Maxwell
- Full name: Maxwell Football Club
- Founded: 1878
- Dissolved: 1882
- Ground: Norwood Park
- Secretary: R. Thomson Wilson
| Home colours |

= Maxwell F.C. =

Former association football club in Scotland

Maxwell F.C. was a nineteenth-century Glasgow-based senior football club.

==History==

The club was founded in 1878 and its first fixtures are reported from the 1879–80 season. In 1880, after a season in which the club won 11 of 17 matches, it joined the Scottish Football Association.

The club only played one season of senior football. Maxwell's only match in the Scottish Cup was a 6–0 defeat in the first round of the 1880–81 tournament to Oxford of Crosshill in the first round; it was the Oxford's only win in the competition in seven seasons.

The club is notable for being the first club of the first black football player, Andrew Watson.

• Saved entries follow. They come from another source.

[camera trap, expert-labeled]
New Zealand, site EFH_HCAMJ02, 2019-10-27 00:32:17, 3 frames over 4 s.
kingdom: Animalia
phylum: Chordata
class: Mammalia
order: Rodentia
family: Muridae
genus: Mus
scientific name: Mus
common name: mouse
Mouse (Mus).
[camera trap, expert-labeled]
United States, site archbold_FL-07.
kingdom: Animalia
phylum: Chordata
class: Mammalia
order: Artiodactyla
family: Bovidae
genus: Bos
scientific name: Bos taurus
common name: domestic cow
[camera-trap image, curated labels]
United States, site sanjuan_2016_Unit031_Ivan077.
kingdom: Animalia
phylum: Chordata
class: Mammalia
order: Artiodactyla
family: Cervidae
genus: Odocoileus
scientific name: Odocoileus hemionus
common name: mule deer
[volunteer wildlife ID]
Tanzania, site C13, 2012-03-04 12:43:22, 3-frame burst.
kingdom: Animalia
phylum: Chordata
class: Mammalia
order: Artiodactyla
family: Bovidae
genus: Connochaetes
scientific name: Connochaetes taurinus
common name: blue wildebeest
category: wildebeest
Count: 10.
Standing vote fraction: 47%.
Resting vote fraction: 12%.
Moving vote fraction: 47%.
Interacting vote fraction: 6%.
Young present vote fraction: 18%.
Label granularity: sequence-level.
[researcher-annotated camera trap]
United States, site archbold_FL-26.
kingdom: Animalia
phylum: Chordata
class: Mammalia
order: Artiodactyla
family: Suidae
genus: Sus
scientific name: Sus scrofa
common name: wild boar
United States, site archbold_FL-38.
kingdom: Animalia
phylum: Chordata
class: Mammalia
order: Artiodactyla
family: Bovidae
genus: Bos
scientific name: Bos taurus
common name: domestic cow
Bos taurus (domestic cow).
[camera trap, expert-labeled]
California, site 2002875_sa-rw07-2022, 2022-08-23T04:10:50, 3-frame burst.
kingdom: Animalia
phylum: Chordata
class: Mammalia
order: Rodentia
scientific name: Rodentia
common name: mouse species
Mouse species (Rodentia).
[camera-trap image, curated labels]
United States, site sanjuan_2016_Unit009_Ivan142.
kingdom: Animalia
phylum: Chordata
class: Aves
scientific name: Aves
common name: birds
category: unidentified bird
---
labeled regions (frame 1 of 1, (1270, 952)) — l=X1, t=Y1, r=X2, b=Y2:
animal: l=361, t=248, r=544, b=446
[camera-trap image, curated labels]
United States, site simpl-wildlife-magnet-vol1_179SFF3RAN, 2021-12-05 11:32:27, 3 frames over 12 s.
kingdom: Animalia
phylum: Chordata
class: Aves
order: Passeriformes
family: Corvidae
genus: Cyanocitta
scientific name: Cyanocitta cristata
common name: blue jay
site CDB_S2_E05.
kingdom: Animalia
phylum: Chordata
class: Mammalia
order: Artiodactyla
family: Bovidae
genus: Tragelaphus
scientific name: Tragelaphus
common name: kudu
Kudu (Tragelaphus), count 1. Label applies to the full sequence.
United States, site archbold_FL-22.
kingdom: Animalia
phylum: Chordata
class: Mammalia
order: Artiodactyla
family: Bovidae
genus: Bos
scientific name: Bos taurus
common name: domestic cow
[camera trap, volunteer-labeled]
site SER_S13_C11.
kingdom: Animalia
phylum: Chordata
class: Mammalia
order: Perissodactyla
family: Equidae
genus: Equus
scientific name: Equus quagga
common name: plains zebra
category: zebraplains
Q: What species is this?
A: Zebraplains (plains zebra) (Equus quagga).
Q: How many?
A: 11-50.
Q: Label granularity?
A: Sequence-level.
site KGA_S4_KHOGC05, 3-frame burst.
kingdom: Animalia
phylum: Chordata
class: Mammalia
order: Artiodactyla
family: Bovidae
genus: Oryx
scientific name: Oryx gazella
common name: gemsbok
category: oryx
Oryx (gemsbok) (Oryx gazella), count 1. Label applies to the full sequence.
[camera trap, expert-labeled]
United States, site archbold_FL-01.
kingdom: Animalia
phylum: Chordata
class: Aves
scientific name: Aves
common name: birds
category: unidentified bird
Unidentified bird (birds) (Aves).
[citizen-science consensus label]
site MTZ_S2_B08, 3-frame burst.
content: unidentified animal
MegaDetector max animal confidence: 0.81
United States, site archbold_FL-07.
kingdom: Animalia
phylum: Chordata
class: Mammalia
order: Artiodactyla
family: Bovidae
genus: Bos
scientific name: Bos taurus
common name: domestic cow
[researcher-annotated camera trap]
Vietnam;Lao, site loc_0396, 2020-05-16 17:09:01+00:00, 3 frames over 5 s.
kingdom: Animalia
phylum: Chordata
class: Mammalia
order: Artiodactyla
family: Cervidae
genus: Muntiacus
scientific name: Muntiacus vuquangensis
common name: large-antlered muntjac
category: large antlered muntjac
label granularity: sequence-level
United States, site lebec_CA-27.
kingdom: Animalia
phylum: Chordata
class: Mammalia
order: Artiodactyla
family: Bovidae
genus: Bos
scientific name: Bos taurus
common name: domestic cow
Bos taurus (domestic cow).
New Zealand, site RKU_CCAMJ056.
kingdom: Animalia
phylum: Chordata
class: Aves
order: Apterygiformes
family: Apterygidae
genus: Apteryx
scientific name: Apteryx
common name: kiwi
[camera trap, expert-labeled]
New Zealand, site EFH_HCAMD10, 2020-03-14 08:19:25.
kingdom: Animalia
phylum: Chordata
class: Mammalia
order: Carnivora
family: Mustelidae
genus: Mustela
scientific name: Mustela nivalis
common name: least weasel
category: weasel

Another Maxwell player - Louis Baretto - was a lascar sailor born in Bombay.

==Colours==

The club wore navy and white hooped jerseys and hose, with white knickers.

==Ground==

The club had a private ground at Norwood Park, on Dumbreck Road, near Haggs Castle. By 1882 it was the ground of Granton, and of Sir John Maxwell, which was founded in the same year as the Maxwell, although it joined the Scottish Association separately in 1882.

==Notable former players==

- Andrew Watson (footballer, born 1856), Scottish international football player; and the first black association football player.